JOB A:
Print the part of the passage on The Hurt Locker that opens with the words containing "Premiering at the" and closes with "to men alone.", copying it exactly.
JOB B:
Translate this sentence from the passage on The Hurt Locker into Spanish: "The title of the film, The Hurt Locker, is military slang for the place where pain resides, or more generally, for tough times."

PASSAGE TO READ:

# # #

Premiering at the Venice Film Festival in September 2008 where it won several awards, the film is director Kathryn Bigelow’s finest to date.  Also the director of Near Dark (1987) Point Break (1991) and Strange Days (1995), Bigelow consistently injects her influence into areas often relegated to men alone. 

The film was shot quite near to the Iraq border in Amman, Jordan under temperatures averaging 115 degrees Fahrenheit.  It is based on the experiences of freelance journalist, Mark Boal, who was embedded with a US bomb squad in Baghdad in 2004. 

The eloquent quote opening the film that illustrates war as a drug comes from Chris Hedges’ book, War is a Force that Gives Us Meaning.  Although the quote is not enough to encapsulate all the differing motivations for being at war, it draws attention to war as the unconscious psychological inverse of civil-ization.  The title of the film, The Hurt Locker, is military slang for the place where pain resides, or more generally, for tough times.

# # #

INFORMATION GIVEN:
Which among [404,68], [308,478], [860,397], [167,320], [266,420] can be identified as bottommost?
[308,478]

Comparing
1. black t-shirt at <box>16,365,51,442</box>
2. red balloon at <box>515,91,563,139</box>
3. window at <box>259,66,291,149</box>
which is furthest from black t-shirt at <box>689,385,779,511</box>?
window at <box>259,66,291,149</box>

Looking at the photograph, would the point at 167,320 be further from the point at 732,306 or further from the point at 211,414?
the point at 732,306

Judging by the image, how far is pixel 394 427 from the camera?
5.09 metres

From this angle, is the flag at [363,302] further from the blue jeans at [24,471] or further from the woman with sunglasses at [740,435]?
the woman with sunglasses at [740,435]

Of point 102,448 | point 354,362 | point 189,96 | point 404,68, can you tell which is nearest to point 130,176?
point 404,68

# # #

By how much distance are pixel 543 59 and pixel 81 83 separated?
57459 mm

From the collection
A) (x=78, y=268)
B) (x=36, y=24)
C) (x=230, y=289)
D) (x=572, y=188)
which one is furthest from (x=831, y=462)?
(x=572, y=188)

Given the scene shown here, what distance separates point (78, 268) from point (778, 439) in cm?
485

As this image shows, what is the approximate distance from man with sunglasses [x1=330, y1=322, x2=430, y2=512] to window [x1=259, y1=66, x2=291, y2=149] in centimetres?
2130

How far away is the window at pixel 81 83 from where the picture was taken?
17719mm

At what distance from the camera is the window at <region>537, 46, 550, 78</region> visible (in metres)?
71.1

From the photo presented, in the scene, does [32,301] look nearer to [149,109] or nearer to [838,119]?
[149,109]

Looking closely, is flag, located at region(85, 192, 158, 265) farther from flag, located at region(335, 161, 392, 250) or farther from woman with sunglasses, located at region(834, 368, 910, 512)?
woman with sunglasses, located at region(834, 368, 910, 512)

# # #

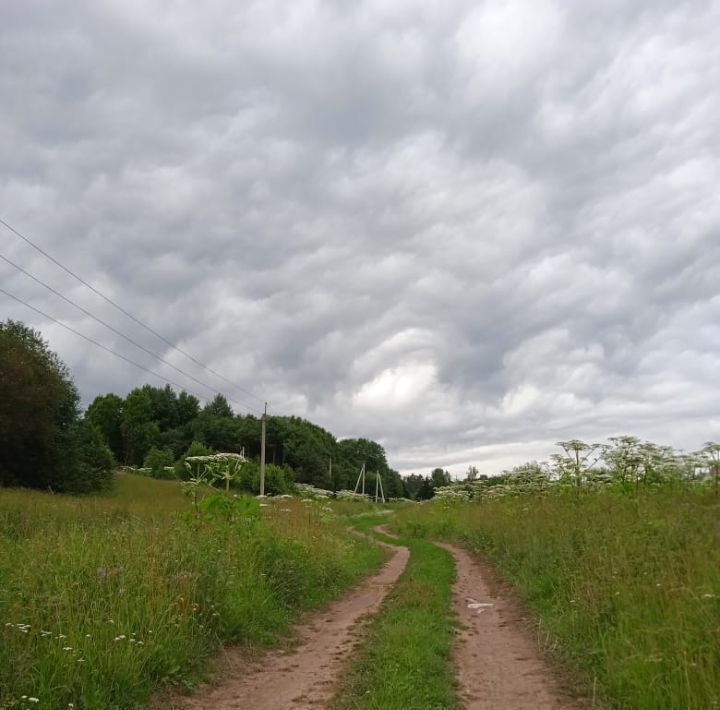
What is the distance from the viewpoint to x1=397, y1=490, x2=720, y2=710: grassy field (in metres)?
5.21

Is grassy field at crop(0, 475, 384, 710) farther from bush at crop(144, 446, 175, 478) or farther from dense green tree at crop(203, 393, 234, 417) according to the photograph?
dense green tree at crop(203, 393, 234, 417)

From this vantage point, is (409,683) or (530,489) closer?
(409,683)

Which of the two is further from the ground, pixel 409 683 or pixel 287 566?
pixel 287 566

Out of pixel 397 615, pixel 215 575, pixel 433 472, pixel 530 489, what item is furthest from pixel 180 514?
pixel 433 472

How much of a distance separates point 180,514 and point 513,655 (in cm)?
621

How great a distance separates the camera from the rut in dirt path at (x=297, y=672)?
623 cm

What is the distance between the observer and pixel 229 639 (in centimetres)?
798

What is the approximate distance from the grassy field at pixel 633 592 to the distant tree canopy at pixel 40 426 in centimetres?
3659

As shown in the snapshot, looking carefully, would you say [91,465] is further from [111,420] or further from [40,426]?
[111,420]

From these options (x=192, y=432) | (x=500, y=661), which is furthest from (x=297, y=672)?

# # #

COMPLETE ANSWER A:
Premiering at the Venice Film Festival in September 2008 where it won several awards, the film is director Kathryn Bigelow’s finest to date.  Also the director of Near Dark (1987) Point Break (1991) and Strange Days (1995), Bigelow consistently injects her influence into areas often relegated to men alone.

COMPLETE ANSWER B:
El título de la película, The Hurt Locker, es jerga militar para el lugar donde reside el dolor o, de manera más general, para los tiempos difíciles.